Après une cure ou une hospitalisation en addictologie, beaucoup de patients se sentent perdus. À Rennes et en Ille-et-Vilaine, plusieurs structures existent pourtant pour accompagner les personnes souffrant d’addictions et éviter les rechutes.

Après une cure, une hospitalisation ou un sevrage, beaucoup de patients pensent que le plus difficile est derrière eux. Pourtant, en Ille-et-Vilaine comme ailleurs, une autre épreuve commence souvent : celle du retour à la vie quotidienne. Reprendre un rythme normal, éviter la rechute, retrouver des repères, renouer avec ses proches ou simplement ne plus rester seul… cette période fragile est parfois vécue comme un véritable saut dans le vide.

À Rennes, Saint-Malo, Redon, Fougères ou Vitré, plusieurs structures existent pourtant pour accompagner les personnes souffrant d’addictions à l’alcool, aux drogues, aux médicaments ou encore de troubles du comportement alimentaire. Centres spécialisés, groupes de parole, hôpitaux de jour, consultations psychologiques ou post-cures : le département dispose d’un réseau souvent méconnu du grand public.

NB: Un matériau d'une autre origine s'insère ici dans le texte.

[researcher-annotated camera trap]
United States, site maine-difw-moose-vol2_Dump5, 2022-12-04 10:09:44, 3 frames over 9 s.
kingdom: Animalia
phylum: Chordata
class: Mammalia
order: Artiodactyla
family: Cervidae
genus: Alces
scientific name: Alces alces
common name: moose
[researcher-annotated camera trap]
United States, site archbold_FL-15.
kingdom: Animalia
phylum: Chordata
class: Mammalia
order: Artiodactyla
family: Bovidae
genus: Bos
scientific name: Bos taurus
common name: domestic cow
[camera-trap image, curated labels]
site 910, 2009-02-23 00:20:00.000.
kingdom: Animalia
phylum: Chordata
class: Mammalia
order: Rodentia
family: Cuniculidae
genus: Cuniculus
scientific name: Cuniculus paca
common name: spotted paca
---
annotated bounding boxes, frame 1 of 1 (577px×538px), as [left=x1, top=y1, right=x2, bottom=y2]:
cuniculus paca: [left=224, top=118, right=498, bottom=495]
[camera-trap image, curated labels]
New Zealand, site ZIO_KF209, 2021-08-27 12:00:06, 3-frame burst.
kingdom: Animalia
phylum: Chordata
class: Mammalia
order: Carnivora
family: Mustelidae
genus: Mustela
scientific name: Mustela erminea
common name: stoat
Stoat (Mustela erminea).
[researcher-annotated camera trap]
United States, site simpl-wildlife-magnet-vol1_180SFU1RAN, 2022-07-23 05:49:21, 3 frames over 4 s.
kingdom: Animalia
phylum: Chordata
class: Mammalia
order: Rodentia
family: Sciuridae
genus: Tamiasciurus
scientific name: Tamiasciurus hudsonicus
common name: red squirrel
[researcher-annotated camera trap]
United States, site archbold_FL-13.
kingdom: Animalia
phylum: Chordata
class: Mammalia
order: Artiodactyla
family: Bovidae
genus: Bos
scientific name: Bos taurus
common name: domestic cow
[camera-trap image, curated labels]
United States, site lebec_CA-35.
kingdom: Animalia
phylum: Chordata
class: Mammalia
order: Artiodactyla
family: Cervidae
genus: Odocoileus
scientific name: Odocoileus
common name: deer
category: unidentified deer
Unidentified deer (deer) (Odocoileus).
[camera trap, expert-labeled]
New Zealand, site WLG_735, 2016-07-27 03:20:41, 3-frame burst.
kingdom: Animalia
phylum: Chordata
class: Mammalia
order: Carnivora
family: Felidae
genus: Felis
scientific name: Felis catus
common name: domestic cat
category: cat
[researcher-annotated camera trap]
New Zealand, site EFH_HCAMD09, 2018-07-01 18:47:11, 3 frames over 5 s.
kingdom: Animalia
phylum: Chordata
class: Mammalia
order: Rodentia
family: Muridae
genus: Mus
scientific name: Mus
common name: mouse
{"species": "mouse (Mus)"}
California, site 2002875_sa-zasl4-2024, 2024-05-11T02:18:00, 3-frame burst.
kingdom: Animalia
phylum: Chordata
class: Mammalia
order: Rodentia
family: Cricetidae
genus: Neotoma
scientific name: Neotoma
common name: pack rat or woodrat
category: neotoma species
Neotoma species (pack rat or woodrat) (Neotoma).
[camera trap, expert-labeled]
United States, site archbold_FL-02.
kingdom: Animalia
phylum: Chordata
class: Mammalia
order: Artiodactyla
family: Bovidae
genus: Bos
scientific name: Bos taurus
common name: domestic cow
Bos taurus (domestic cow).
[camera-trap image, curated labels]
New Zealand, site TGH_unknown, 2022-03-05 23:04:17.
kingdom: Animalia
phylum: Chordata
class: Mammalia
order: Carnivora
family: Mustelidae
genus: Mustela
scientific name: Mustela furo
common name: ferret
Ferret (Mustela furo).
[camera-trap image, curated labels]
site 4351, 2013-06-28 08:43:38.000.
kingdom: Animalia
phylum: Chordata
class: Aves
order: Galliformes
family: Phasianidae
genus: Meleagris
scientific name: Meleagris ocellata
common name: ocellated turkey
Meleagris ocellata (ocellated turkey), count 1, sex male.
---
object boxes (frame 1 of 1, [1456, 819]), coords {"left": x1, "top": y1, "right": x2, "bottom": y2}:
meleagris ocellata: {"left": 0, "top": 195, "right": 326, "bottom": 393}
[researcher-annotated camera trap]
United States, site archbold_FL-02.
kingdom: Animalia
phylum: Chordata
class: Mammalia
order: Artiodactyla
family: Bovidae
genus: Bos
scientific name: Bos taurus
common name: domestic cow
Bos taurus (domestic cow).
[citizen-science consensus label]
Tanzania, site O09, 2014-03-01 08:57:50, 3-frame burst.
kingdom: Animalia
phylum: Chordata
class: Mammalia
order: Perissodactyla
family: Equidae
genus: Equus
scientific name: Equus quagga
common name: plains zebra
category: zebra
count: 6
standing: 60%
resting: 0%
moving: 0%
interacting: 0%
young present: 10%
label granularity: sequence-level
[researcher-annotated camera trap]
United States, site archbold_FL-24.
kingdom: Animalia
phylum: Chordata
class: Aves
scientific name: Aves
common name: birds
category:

Car derrière les démarches médicales et administratives, il y a surtout des parcours humains. Des hommes et des femmes qui tentent de reconstruire une vie plus stable après des années de souffrance, d’isolement ou de dépendance. Beaucoup ignorent encore vers qui se tourner après une hospitalisation, faute d’informations claires et accessibles.

👉 En Ille-et-Vilaine, plusieurs dispositifs permettent pourtant de ne pas affronter cette période seul. Encore faut-il savoir qu’ils existent, comprendre leur rôle et savoir comment y accéder.

🚨 Qu’est-ce que l’après-cure en addictologie ?

L’après-cure désigne toute la période de suivi qui commence après une cure, un sevrage ou une hospitalisation en addictologie. Contrairement à ce que beaucoup imaginent, la prise en charge ne s’arrête pas à la sortie d’un établissement spécialisé. Cette phase est souvent essentielle pour éviter les rechutes et aider la personne à retrouver une stabilité dans sa vie quotidienne.

📍 En Ille-et-Vilaine, plusieurs solutions existent selon les besoins de chacun.

Le suivi dit « ambulatoire » correspond à un accompagnement sans hospitalisation complète. La personne continue à vivre chez elle tout en bénéficiant de rendez-vous médicaux, psychologiques ou d’activités thérapeutiques. Cela permet de reprendre progressivement une vie normale tout en restant accompagné.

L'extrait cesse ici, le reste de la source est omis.